• **QUOTED PASSAGE**

%%

The type can be any of the following:
* `vertex`
* `fragment`
* `geometry`
* `tess_ctrl`
* `tess_eval`
* `compute`
For details on what these shader types mean, [see Vulkano's documentation][pipeline].
## `src: "..."`
Provides the raw GLSL source to be compiled in the form of a string. Cannot
be used in conjunction with the `path` or `bytes` field.
## `path: "..."`
Provides the path to the GLSL source to be compiled, relative to `Cargo.toml`.
Cannot be used in conjunction with the `src` or `bytes` field.
## `bytes: "..."`
Provides the path to precompiled SPIR-V bytecode, relative to `Cargo.toml`.
Cannot be used in conjunction with the `src` or `path` field.
This allows using shaders compiled through a separate build system.
**Note**: If your shader contains multiple entrypoints with different
descriptor sets, you may also need to enable `exact_entrypoint_interface`.
## `include: ["...", "...", ..., "..."]`
Specifies the standard include directories to be searched through when using the
`#include <...>` directive within a shader source. Include directories can be absolute
or relative to `Cargo.toml`.
If `path` was specified, relative paths can also be used (`#include "..."`), without the need
to specify one or more standard include directories. Relative paths are relative to the
directory, which contains the source file the `#include "..."` directive is declared in.
## `define: [("NAME", "VALUE"), ...]`
Adds the given macro definitions to the pre-processor. This is equivalent to passing `-DNAME=VALUE`
on the command line.
## `types_meta: { use a::b; #[derive(Clone, Default, PartialEq ...)] impl Eq }`
Extends implementations of Rust structs that represent Shader structs.
By default each generated struct has a `Clone` and a `Copy` implementations
only. If the struct has unsized members none of derives or impls applied on
this struct.
The block may have as many `use`, `derive` or `impl` statements as needed
and in any order.
Each `use` declaration will be added to generated `ty` module. And each
`derive`'s trait and `impl` statement will be applied to each generated
struct inside `ty` module.
For `Default` derive implementation fills a struct data with all zeroes.
For `Display` and `Debug` derive implementation prints all fields except `_dummyX`.

%%

• **STATED EXERCISE 1**
Answer these questions from the shader options text:
(a) Relative to which file is the GLSL source path under `path` given?
(b) Passing which command-line argument is the `define` field equivalent to?
(c) Which implementations does each generated struct have by default?
• **STATED EXERCISE 2**
Can you copy the shader options text word for word, starting at "This allows using" and ending at "is declared in."?

• **LISTING**

%%

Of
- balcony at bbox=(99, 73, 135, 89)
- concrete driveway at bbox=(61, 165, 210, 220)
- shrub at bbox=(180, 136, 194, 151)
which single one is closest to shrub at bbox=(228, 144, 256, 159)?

%%

• **WORKED ANSWER 1**
(a) `Cargo.toml`
(b) `-DNAME=VALUE`
(c) `Clone` and `Copy`

• **WORKED ANSWER 2**
This allows using shaders compiled through a separate build system.
**Note**: If your shader contains multiple entrypoints with different
descriptor sets, you may also need to enable `exact_entrypoint_interface`.
## `include: ["...", "...", ..., "..."]`
Specifies the standard include directories to be searched through when using the
`#include <...>` directive within a shader source. Include directories can be absolute
or relative to `Cargo.toml`.
If `path` was specified, relative paths can also be used (`#include "..."`), without the need
to specify one or more standard include directories. Relative paths are relative to the
directory, which contains the source file the `#include "..."` directive is declared in.